* **SHORT EXERCISE**: Copy out every one of the following rows word for word.

— START DATASET RECORDS —

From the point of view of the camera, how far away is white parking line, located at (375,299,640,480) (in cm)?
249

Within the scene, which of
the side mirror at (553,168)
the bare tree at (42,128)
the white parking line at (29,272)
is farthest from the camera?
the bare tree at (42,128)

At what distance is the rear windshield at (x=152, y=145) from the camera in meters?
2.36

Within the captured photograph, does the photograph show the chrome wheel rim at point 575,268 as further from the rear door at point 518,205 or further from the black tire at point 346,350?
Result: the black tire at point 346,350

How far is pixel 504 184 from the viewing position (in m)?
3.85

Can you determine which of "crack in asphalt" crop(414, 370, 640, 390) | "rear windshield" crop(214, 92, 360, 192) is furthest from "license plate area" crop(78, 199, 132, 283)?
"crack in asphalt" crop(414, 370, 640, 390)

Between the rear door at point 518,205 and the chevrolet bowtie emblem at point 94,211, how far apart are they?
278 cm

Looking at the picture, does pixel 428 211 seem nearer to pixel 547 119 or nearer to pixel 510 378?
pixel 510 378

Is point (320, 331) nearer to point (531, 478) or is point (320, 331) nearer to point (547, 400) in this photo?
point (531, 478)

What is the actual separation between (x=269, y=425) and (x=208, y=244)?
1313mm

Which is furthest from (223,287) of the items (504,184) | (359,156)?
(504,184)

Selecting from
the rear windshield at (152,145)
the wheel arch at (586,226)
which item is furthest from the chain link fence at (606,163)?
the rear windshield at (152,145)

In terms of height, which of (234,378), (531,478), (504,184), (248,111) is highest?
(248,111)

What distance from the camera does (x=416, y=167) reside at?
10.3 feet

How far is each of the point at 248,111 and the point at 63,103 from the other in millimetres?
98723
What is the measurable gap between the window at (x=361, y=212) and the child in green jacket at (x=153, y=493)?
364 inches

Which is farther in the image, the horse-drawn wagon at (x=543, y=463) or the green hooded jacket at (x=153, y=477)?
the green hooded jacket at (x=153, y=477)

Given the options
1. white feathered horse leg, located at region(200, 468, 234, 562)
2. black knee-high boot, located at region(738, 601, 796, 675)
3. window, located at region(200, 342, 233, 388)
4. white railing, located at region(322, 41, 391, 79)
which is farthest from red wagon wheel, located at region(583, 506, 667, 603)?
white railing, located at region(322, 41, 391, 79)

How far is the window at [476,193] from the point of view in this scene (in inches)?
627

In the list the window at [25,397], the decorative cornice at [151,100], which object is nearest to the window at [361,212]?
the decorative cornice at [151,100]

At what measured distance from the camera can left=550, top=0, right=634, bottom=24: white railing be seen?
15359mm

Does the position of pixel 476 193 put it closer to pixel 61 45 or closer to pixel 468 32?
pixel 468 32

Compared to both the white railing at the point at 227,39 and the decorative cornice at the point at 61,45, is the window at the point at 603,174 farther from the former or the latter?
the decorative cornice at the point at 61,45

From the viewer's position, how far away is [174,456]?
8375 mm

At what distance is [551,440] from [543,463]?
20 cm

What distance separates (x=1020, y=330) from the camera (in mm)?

— END DATASET RECORDS —

* **SOLUTION FOR THIS EXERCISE**:
From the point of view of the camera, how far away is white parking line, located at (375,299,640,480) (in cm)?
249

Within the scene, which of
the side mirror at (553,168)
the bare tree at (42,128)
the white parking line at (29,272)
is farthest from the camera?
the bare tree at (42,128)

At what distance is the rear windshield at (x=152, y=145) from the camera in meters?
2.36

Within the captured photograph, does the photograph show the chrome wheel rim at point 575,268 as further from the rear door at point 518,205 or further from the black tire at point 346,350?
Result: the black tire at point 346,350

How far is pixel 504 184 from the viewing position (in m)?
3.85

Can you determine which of "crack in asphalt" crop(414, 370, 640, 390) | "rear windshield" crop(214, 92, 360, 192) is furthest from "license plate area" crop(78, 199, 132, 283)?
"crack in asphalt" crop(414, 370, 640, 390)

Between the rear door at point 518,205 and the chevrolet bowtie emblem at point 94,211, how far apart are they?
278 cm

Looking at the picture, does pixel 428 211 seem nearer to pixel 547 119 or nearer to pixel 510 378?
pixel 510 378

Is point (320, 331) nearer to point (531, 478) or is point (320, 331) nearer to point (547, 400) in this photo?
point (531, 478)

What is the actual separation between (x=269, y=425) and (x=208, y=244)?
1313mm

Which is furthest from (223,287) of the items (504,184) | (359,156)?
(504,184)

Selecting from
the rear windshield at (152,145)
the wheel arch at (586,226)
which item is furthest from the chain link fence at (606,163)?
the rear windshield at (152,145)

In terms of height, which of (234,378), (531,478), (504,184), (248,111) is highest?
(248,111)

What distance from the camera does (x=416, y=167) reside at?
10.3 feet

How far is each of the point at 248,111 and the point at 63,103 from the other in millimetres?
98723
What is the measurable gap between the window at (x=361, y=212) and the child in green jacket at (x=153, y=493)?
364 inches

Which is farther in the image, the horse-drawn wagon at (x=543, y=463) or the green hooded jacket at (x=153, y=477)?
the green hooded jacket at (x=153, y=477)

Given the options
1. white feathered horse leg, located at region(200, 468, 234, 562)
2. black knee-high boot, located at region(738, 601, 796, 675)
3. window, located at region(200, 342, 233, 388)
4. white railing, located at region(322, 41, 391, 79)
which is farthest from red wagon wheel, located at region(583, 506, 667, 603)?
white railing, located at region(322, 41, 391, 79)

How far is the window at [476,193] from the point of view in this scene (in inches)?
627

In the list the window at [25,397], the decorative cornice at [151,100], which object is nearest to the window at [361,212]?
the decorative cornice at [151,100]

At what measured distance from the camera can left=550, top=0, right=634, bottom=24: white railing be seen?
15359mm

Does the position of pixel 476 193 put it closer to pixel 61 45 or closer to pixel 468 32?
pixel 468 32

Compared to both the white railing at the point at 227,39 and the decorative cornice at the point at 61,45, is the window at the point at 603,174 farther from the former or the latter?
the decorative cornice at the point at 61,45

From the viewer's position, how far away is [174,456]?
8375 mm

At what distance is [551,440] from [543,463]?
20 cm

What distance separates (x=1020, y=330) from the camera (in mm)?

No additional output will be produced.